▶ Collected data
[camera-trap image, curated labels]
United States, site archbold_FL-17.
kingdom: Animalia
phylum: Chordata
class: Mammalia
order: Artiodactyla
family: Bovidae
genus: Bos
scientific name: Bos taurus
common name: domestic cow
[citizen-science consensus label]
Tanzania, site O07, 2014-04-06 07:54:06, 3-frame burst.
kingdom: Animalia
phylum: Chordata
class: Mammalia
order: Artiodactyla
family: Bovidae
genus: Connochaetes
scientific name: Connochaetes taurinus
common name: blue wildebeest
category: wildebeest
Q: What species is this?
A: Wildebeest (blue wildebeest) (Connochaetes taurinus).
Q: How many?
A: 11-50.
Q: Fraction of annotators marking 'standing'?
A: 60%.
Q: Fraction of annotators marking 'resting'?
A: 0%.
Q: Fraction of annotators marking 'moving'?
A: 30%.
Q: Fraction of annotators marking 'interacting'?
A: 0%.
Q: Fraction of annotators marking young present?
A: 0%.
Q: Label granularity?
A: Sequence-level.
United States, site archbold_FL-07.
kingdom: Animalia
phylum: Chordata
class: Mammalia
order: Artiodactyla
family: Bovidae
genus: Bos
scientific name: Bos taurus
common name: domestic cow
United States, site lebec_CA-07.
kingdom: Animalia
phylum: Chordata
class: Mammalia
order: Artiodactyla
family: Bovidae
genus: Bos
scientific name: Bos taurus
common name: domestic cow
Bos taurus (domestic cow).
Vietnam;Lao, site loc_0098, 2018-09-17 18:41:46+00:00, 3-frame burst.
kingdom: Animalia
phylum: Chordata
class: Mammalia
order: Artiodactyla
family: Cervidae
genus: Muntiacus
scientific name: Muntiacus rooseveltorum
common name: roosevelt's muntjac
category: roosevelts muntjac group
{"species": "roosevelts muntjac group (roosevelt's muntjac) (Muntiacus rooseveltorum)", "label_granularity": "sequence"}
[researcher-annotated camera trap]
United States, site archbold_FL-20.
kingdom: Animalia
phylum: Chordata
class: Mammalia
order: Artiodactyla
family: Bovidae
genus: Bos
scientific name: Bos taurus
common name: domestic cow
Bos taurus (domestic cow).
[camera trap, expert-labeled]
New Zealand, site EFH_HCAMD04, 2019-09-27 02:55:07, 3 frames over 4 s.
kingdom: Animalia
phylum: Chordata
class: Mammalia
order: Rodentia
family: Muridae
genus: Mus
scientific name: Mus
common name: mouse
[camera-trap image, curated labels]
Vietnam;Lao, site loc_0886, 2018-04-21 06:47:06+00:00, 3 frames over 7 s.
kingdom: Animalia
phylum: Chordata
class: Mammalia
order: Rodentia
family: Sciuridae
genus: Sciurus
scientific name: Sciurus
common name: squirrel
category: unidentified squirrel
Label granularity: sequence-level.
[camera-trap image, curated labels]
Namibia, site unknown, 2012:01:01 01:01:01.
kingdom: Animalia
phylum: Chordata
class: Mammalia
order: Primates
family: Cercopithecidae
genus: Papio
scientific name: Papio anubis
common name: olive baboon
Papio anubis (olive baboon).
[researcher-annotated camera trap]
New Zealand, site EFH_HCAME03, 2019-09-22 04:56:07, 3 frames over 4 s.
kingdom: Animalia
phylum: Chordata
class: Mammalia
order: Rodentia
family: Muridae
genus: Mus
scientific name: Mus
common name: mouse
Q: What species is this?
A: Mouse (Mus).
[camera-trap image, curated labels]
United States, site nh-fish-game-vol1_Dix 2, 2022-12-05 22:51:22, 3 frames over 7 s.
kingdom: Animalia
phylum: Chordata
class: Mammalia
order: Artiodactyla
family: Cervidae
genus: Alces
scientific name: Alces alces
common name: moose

▶ Exercise instructions
Each entry is to be given again, exactly as it stands.

▶ Written answer
[camera-trap image, curated labels]
United States, site archbold_FL-17.
kingdom: Animalia
phylum: Chordata
class: Mammalia
order: Artiodactyla
family: Bovidae
genus: Bos
scientific name: Bos taurus
common name: domestic cow
[citizen-science consensus label]
Tanzania, site O07, 2014-04-06 07:54:06, 3-frame burst.
kingdom: Animalia
phylum: Chordata
class: Mammalia
order: Artiodactyla
family: Bovidae
genus: Connochaetes
scientific name: Connochaetes taurinus
common name: blue wildebeest
category: wildebeest
Q: What species is this?
A: Wildebeest (blue wildebeest) (Connochaetes taurinus).
Q: How many?
A: 11-50.
Q: Fraction of annotators marking 'standing'?
A: 60%.
Q: Fraction of annotators marking 'resting'?
A: 0%.
Q: Fraction of annotators marking 'moving'?
A: 30%.
Q: Fraction of annotators marking 'interacting'?
A: 0%.
Q: Fraction of annotators marking young present?
A: 0%.
Q: Label granularity?
A: Sequence-level.
United States, site archbold_FL-07.
kingdom: Animalia
phylum: Chordata
class: Mammalia
order: Artiodactyla
family: Bovidae
genus: Bos
scientific name: Bos taurus
common name: domestic cow
United States, site lebec_CA-07.
kingdom: Animalia
phylum: Chordata
class: Mammalia
order: Artiodactyla
family: Bovidae
genus: Bos
scientific name: Bos taurus
common name: domestic cow
Bos taurus (domestic cow).
Vietnam;Lao, site loc_0098, 2018-09-17 18:41:46+00:00, 3-frame burst.
kingdom: Animalia
phylum: Chordata
class: Mammalia
order: Artiodactyla
family: Cervidae
genus: Muntiacus
scientific name: Muntiacus rooseveltorum
common name: roosevelt's muntjac
category: roosevelts muntjac group
{"species": "roosevelts muntjac group (roosevelt's muntjac) (Muntiacus rooseveltorum)", "label_granularity": "sequence"}
[researcher-annotated camera trap]
United States, site archbold_FL-20.
kingdom: Animalia
phylum: Chordata
class: Mammalia
order: Artiodactyla
family: Bovidae
genus: Bos
scientific name: Bos taurus
common name: domestic cow
Bos taurus (domestic cow).
[camera trap, expert-labeled]
New Zealand, site EFH_HCAMD04, 2019-09-27 02:55:07, 3 frames over 4 s.
kingdom: Animalia
phylum: Chordata
class: Mammalia
order: Rodentia
family: Muridae
genus: Mus
scientific name: Mus
common name: mouse
[camera-trap image, curated labels]
Vietnam;Lao, site loc_0886, 2018-04-21 06:47:06+00:00, 3 frames over 7 s.
kingdom: Animalia
phylum: Chordata
class: Mammalia
order: Rodentia
family: Sciuridae
genus: Sciurus
scientific name: Sciurus
common name: squirrel
category: unidentified squirrel
Label granularity: sequence-level.
[camera-trap image, curated labels]
Namibia, site unknown, 2012:01:01 01:01:01.
kingdom: Animalia
phylum: Chordata
class: Mammalia
order: Primates
family: Cercopithecidae
genus: Papio
scientific name: Papio anubis
common name: olive baboon
Papio anubis (olive baboon).
[researcher-annotated camera trap]
New Zealand, site EFH_HCAME03, 2019-09-22 04:56:07, 3 frames over 4 s.
kingdom: Animalia
phylum: Chordata
class: Mammalia
order: Rodentia
family: Muridae
genus: Mus
scientific name: Mus
common name: mouse
Q: What species is this?
A: Mouse (Mus).
[camera-trap image, curated labels]
United States, site nh-fish-game-vol1_Dix 2, 2022-12-05 22:51:22, 3 frames over 7 s.
kingdom: Animalia
phylum: Chordata
class: Mammalia
order: Artiodactyla
family: Cervidae
genus: Alces
scientific name: Alces alces
common name: moose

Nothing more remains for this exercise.